== Data provided

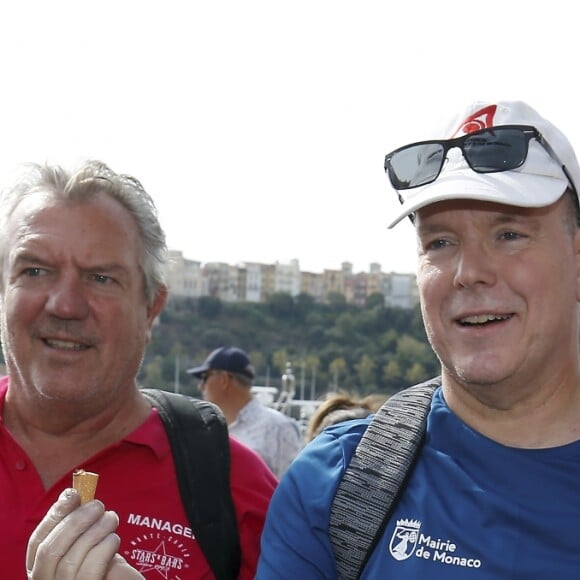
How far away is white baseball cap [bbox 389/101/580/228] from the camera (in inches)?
80.4

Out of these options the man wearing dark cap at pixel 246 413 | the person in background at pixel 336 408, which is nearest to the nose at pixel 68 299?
the person in background at pixel 336 408

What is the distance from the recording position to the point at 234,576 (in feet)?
8.48

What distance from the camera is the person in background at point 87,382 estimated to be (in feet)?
8.46

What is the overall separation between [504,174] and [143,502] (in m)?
1.38

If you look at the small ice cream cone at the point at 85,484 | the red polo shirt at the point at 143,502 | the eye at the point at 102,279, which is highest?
the eye at the point at 102,279

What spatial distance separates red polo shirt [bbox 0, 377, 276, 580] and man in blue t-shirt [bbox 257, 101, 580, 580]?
0.44m

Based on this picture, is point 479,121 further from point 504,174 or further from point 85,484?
point 85,484

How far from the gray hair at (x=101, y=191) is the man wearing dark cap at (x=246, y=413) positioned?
11.2 feet

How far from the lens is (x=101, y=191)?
9.31 ft

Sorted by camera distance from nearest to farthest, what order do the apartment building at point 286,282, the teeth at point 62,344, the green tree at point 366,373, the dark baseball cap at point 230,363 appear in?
the teeth at point 62,344, the dark baseball cap at point 230,363, the green tree at point 366,373, the apartment building at point 286,282

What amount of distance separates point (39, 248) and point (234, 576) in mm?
1118

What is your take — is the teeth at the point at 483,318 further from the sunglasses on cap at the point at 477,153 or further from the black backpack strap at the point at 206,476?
the black backpack strap at the point at 206,476

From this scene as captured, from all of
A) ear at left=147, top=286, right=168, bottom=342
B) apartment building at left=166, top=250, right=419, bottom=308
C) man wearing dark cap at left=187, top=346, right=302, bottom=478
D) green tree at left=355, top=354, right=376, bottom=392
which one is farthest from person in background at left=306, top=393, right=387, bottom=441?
apartment building at left=166, top=250, right=419, bottom=308

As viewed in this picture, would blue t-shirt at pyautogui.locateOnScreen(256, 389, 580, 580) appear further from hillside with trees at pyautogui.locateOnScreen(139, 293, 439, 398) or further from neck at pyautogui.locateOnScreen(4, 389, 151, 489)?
hillside with trees at pyautogui.locateOnScreen(139, 293, 439, 398)
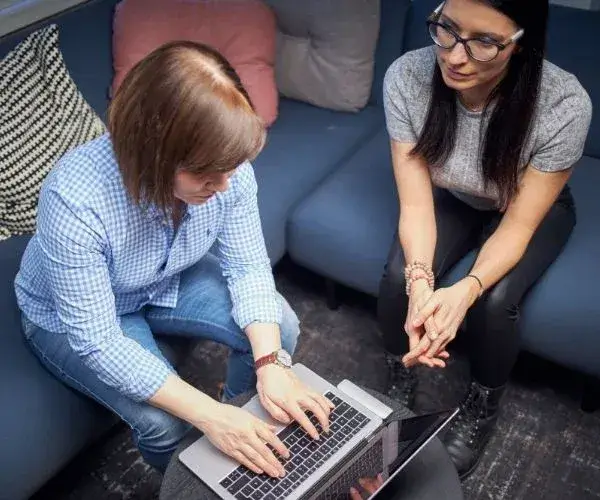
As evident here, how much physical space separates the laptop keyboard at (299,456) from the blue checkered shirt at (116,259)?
0.22m

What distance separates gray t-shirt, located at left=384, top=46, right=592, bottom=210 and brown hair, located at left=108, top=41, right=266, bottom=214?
0.56 m

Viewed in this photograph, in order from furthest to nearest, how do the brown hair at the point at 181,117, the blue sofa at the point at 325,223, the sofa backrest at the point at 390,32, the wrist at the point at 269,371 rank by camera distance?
the sofa backrest at the point at 390,32
the blue sofa at the point at 325,223
the wrist at the point at 269,371
the brown hair at the point at 181,117

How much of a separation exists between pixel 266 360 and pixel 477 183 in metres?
0.63

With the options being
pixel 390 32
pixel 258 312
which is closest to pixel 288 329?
pixel 258 312

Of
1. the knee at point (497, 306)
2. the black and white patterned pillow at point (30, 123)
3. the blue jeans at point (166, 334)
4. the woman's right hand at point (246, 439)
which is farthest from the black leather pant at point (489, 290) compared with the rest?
the black and white patterned pillow at point (30, 123)

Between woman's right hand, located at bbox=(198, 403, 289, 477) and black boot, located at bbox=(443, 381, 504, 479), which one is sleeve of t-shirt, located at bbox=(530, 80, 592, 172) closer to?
black boot, located at bbox=(443, 381, 504, 479)

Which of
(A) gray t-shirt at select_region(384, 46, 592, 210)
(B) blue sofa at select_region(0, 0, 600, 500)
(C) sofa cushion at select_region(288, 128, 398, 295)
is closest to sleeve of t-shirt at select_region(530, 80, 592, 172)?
(A) gray t-shirt at select_region(384, 46, 592, 210)

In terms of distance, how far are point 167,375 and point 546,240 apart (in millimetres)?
898

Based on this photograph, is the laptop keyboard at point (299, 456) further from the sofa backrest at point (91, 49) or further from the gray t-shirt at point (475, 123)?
the sofa backrest at point (91, 49)

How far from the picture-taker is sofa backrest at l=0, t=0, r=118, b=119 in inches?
77.2

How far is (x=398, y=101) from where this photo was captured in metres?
1.56

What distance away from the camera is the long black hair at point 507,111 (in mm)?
1330

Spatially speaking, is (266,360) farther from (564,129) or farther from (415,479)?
(564,129)

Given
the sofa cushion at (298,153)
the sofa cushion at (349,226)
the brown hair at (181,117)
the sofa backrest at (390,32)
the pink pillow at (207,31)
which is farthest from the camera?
the sofa backrest at (390,32)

====

**Problem to work on**: Copy out each record shown above without alteration, skipping any picture.

**Solved exercise**:
How far away is white baseball cap [bbox 389/101/580/228] from the camera (in inches)?
80.4

Out of these options the man wearing dark cap at pixel 246 413 | the person in background at pixel 336 408, which is nearest to the nose at pixel 68 299?
the person in background at pixel 336 408

What is the distance from the recording position to the point at 234,576 (in feet)?
8.48

What distance from the camera is the person in background at point 87,382 estimated to be (in feet)?
8.46

What is the overall separation between [504,174] and [143,502] (in m)?
1.38

If you look at the small ice cream cone at the point at 85,484 | the red polo shirt at the point at 143,502 | the eye at the point at 102,279, which is highest?
the eye at the point at 102,279

What spatial distance separates red polo shirt [bbox 0, 377, 276, 580] and man in blue t-shirt [bbox 257, 101, 580, 580]?
0.44m

Based on this picture, is point 479,121 further from point 504,174 or further from point 85,484?
point 85,484

How far from the gray hair at (x=101, y=191) is the man wearing dark cap at (x=246, y=413) positioned?
11.2 feet

How far from the lens is (x=101, y=191)?
9.31 ft

Sorted by camera distance from nearest to farthest, what order do the apartment building at point 286,282, the teeth at point 62,344, the green tree at point 366,373, the dark baseball cap at point 230,363 appear in?
the teeth at point 62,344, the dark baseball cap at point 230,363, the green tree at point 366,373, the apartment building at point 286,282

What amount of distance separates point (39, 248) and point (234, 576) in mm?
1118

What is your take — is the teeth at the point at 483,318 further from the sunglasses on cap at the point at 477,153 or further from the black backpack strap at the point at 206,476?
the black backpack strap at the point at 206,476

From this scene as captured, from all of
A) ear at left=147, top=286, right=168, bottom=342
B) apartment building at left=166, top=250, right=419, bottom=308
C) man wearing dark cap at left=187, top=346, right=302, bottom=478
D) green tree at left=355, top=354, right=376, bottom=392
which one is farthest from person in background at left=306, top=393, right=387, bottom=441?
apartment building at left=166, top=250, right=419, bottom=308

As viewed in this picture, would blue t-shirt at pyautogui.locateOnScreen(256, 389, 580, 580) appear further from hillside with trees at pyautogui.locateOnScreen(139, 293, 439, 398) or further from neck at pyautogui.locateOnScreen(4, 389, 151, 489)?
hillside with trees at pyautogui.locateOnScreen(139, 293, 439, 398)
As evident here, how much physical space separates the laptop keyboard at (299,456) from the blue checkered shirt at (116,259)?
0.22m

What distance separates gray t-shirt, located at left=384, top=46, right=592, bottom=210 and brown hair, located at left=108, top=41, right=266, bottom=214?
0.56 m

Viewed in this photograph, in order from furthest to nearest, how do the brown hair at the point at 181,117, the blue sofa at the point at 325,223, the sofa backrest at the point at 390,32, the wrist at the point at 269,371 rank by camera distance?
the sofa backrest at the point at 390,32
the blue sofa at the point at 325,223
the wrist at the point at 269,371
the brown hair at the point at 181,117

How much of a separation exists between pixel 266 360 and pixel 477 183 in metres?
0.63

With the options being
pixel 390 32
pixel 258 312
which is closest to pixel 288 329?
pixel 258 312

Of
1. the knee at point (497, 306)
2. the black and white patterned pillow at point (30, 123)
3. the blue jeans at point (166, 334)
4. the woman's right hand at point (246, 439)
which is farthest from the black leather pant at point (489, 290) compared with the rest?
the black and white patterned pillow at point (30, 123)

Between woman's right hand, located at bbox=(198, 403, 289, 477) and black boot, located at bbox=(443, 381, 504, 479), which one is sleeve of t-shirt, located at bbox=(530, 80, 592, 172) closer to?
black boot, located at bbox=(443, 381, 504, 479)

Which of
(A) gray t-shirt at select_region(384, 46, 592, 210)
(B) blue sofa at select_region(0, 0, 600, 500)
(C) sofa cushion at select_region(288, 128, 398, 295)
is closest to sleeve of t-shirt at select_region(530, 80, 592, 172)?
(A) gray t-shirt at select_region(384, 46, 592, 210)

In terms of distance, how far are point 167,375 and point 546,240 apart (in millimetres)?
898

Based on this photograph, is the laptop keyboard at point (299, 456) further from the sofa backrest at point (91, 49) or further from the gray t-shirt at point (475, 123)?
the sofa backrest at point (91, 49)

How far from the picture-taker is sofa backrest at l=0, t=0, r=118, b=119 in inches?
77.2

How far is (x=398, y=101) from where this photo was captured in metres?
1.56

What distance away from the camera is the long black hair at point 507,111 (in mm)?
1330

Spatially speaking, is (266,360) farther from (564,129) or farther from (415,479)?
(564,129)

Given
the sofa cushion at (298,153)
the sofa cushion at (349,226)
the brown hair at (181,117)
the sofa backrest at (390,32)
the pink pillow at (207,31)
which is farthest from the camera?
the sofa backrest at (390,32)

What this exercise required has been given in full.